Return, word for word, the lines of the items below from the line with "From where the camera is" up to and including the line with "parked vehicle in background (bbox=(327, 50, 350, 68)) <". Give only those lines.

★ ★ ★ ★ ★

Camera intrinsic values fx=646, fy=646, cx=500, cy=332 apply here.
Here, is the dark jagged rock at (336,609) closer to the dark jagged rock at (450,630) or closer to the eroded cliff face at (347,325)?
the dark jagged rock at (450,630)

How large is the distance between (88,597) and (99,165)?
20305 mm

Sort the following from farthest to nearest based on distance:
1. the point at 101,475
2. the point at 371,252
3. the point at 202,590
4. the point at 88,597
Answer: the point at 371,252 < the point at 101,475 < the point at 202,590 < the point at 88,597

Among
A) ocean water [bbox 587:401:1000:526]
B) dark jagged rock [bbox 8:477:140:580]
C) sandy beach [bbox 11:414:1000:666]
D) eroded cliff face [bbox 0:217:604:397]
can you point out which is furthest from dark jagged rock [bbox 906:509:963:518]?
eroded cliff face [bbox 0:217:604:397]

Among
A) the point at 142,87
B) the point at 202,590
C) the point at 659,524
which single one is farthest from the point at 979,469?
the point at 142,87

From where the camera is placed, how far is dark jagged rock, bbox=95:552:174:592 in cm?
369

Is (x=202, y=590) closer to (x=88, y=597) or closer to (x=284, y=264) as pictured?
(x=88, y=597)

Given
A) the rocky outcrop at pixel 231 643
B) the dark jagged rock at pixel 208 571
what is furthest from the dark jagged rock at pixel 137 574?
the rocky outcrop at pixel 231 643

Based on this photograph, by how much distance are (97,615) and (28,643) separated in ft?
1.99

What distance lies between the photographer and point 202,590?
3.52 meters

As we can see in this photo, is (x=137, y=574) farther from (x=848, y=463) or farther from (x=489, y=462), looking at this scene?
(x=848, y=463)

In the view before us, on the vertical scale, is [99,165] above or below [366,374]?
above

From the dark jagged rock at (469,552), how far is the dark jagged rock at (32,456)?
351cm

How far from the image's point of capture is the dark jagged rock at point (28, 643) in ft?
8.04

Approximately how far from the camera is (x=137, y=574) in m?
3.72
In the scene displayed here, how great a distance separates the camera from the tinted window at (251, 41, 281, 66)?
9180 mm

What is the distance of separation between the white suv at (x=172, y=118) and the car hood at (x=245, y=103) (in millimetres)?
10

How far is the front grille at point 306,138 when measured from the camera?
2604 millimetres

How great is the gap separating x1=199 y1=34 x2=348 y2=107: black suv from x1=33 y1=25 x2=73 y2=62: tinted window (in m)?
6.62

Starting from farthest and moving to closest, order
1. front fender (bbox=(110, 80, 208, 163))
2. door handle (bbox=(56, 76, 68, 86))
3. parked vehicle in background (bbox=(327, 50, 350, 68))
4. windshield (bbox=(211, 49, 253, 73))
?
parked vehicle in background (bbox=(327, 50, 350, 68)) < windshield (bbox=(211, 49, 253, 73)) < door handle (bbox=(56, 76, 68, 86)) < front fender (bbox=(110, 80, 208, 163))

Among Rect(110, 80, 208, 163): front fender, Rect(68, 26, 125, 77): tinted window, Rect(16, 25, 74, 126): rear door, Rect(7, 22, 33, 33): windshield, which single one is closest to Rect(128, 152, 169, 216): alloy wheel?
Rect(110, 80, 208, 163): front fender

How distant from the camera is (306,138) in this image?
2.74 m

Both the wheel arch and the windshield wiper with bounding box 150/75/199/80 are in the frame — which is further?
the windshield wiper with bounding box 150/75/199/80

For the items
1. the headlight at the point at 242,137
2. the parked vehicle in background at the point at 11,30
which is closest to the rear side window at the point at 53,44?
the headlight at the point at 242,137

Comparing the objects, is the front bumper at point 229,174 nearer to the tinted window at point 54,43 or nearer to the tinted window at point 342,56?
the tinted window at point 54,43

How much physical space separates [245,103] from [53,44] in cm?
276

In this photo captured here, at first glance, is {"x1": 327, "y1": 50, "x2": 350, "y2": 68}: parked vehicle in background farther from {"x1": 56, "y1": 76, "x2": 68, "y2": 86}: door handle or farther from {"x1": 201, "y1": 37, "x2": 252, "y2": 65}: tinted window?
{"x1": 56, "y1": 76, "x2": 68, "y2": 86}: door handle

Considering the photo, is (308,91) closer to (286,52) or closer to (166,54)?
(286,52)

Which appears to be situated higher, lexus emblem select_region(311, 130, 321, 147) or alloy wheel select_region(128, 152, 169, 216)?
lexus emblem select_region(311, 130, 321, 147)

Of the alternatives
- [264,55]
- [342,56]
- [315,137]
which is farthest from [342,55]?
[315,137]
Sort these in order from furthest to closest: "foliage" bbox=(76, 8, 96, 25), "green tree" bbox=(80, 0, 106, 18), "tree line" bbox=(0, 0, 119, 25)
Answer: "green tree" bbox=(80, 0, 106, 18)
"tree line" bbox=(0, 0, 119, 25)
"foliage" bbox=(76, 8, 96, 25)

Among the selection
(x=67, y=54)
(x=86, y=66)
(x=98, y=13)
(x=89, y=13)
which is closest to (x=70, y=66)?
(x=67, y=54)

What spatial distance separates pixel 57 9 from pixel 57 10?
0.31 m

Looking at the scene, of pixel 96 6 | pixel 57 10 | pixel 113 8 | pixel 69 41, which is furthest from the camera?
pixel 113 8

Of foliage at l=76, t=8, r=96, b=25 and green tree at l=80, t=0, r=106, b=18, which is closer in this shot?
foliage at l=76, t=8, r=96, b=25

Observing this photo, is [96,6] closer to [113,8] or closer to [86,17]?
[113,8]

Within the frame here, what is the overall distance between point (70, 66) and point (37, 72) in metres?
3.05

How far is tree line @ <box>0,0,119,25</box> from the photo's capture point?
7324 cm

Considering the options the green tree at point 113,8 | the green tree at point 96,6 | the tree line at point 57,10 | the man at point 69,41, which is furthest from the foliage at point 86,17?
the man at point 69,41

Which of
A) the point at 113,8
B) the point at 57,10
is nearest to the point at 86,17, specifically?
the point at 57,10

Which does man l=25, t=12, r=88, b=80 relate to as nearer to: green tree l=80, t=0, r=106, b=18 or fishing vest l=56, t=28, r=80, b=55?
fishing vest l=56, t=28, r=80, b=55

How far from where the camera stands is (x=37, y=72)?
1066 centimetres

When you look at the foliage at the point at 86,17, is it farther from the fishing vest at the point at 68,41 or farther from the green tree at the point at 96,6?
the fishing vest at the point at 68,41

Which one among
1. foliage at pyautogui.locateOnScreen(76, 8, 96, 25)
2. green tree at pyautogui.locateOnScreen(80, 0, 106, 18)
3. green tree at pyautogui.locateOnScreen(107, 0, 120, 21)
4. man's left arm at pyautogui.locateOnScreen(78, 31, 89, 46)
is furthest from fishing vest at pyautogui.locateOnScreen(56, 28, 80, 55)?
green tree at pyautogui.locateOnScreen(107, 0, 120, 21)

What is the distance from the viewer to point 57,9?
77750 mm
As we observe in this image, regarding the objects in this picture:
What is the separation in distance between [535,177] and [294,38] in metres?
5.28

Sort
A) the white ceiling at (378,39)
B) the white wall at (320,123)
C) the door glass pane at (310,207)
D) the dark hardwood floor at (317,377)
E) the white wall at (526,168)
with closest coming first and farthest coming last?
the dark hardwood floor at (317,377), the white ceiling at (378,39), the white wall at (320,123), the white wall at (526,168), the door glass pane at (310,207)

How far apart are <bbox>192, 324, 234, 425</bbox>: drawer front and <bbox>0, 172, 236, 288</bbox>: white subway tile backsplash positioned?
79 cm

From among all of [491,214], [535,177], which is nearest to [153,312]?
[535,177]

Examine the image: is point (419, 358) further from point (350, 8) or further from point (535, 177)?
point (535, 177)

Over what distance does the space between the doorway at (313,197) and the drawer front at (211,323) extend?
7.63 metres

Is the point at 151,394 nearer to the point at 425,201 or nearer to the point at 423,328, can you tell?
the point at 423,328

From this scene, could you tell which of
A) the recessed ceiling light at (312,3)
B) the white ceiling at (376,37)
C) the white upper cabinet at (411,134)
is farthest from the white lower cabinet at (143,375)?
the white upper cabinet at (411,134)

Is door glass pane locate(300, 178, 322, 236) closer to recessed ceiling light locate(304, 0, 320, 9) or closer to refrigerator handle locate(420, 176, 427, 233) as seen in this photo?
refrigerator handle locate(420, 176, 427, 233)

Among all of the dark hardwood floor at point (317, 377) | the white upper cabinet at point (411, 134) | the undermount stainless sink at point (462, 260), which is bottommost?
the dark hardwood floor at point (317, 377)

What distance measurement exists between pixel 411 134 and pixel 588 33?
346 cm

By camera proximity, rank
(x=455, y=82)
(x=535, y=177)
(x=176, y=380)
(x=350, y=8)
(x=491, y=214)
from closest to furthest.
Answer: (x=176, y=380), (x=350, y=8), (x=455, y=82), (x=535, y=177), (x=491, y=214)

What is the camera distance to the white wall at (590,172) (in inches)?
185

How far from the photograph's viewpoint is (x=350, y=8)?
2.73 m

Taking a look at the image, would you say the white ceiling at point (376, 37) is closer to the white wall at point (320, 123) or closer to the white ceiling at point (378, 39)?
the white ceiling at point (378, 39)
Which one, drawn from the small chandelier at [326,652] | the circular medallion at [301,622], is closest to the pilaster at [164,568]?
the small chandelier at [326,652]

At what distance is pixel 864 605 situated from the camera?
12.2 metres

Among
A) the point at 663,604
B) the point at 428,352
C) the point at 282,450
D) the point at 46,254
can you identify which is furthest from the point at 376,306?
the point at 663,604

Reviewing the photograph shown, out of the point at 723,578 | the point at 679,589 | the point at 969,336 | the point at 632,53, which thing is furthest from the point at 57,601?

★ ★ ★ ★ ★

> OUTPUT FOR THIS EXERCISE
From where the camera is placed, how far is dark jagged rock, bbox=95:552:174:592 in cm?
369

Is (x=202, y=590) closer to (x=88, y=597) or closer to (x=284, y=264) as pictured?
(x=88, y=597)

Given
A) the rocky outcrop at pixel 231 643
B) the dark jagged rock at pixel 208 571
what is furthest from the dark jagged rock at pixel 137 574?
the rocky outcrop at pixel 231 643

Based on this photograph, by how much distance are (97,615) and (28,643) separated in ft?
1.99

What distance lies between the photographer and point 202,590?
3.52 meters

As we can see in this photo, is (x=137, y=574) farther from (x=848, y=463) or farther from (x=489, y=462), looking at this scene?
(x=848, y=463)

In the view before us, on the vertical scale, is [99,165] above or below [366,374]?
above

From the dark jagged rock at (469,552), how far is the dark jagged rock at (32,456)?
351cm

How far from the image's point of capture is the dark jagged rock at point (28, 643) in ft?
8.04

Approximately how far from the camera is (x=137, y=574) in m?
3.72
In the scene displayed here, how great a distance separates the camera from the tinted window at (251, 41, 281, 66)?
9180 mm

What is the distance of separation between the white suv at (x=172, y=118) and the car hood at (x=245, y=103) (in millimetres)?
10

How far is the front grille at point 306,138 when measured from the camera?
2604 millimetres

How great is the gap separating x1=199 y1=34 x2=348 y2=107: black suv from x1=33 y1=25 x2=73 y2=62: tinted window (in m)?
6.62

Starting from farthest and moving to closest, order
1. front fender (bbox=(110, 80, 208, 163))
2. door handle (bbox=(56, 76, 68, 86))
3. parked vehicle in background (bbox=(327, 50, 350, 68))
4. windshield (bbox=(211, 49, 253, 73))
?
parked vehicle in background (bbox=(327, 50, 350, 68)) < windshield (bbox=(211, 49, 253, 73)) < door handle (bbox=(56, 76, 68, 86)) < front fender (bbox=(110, 80, 208, 163))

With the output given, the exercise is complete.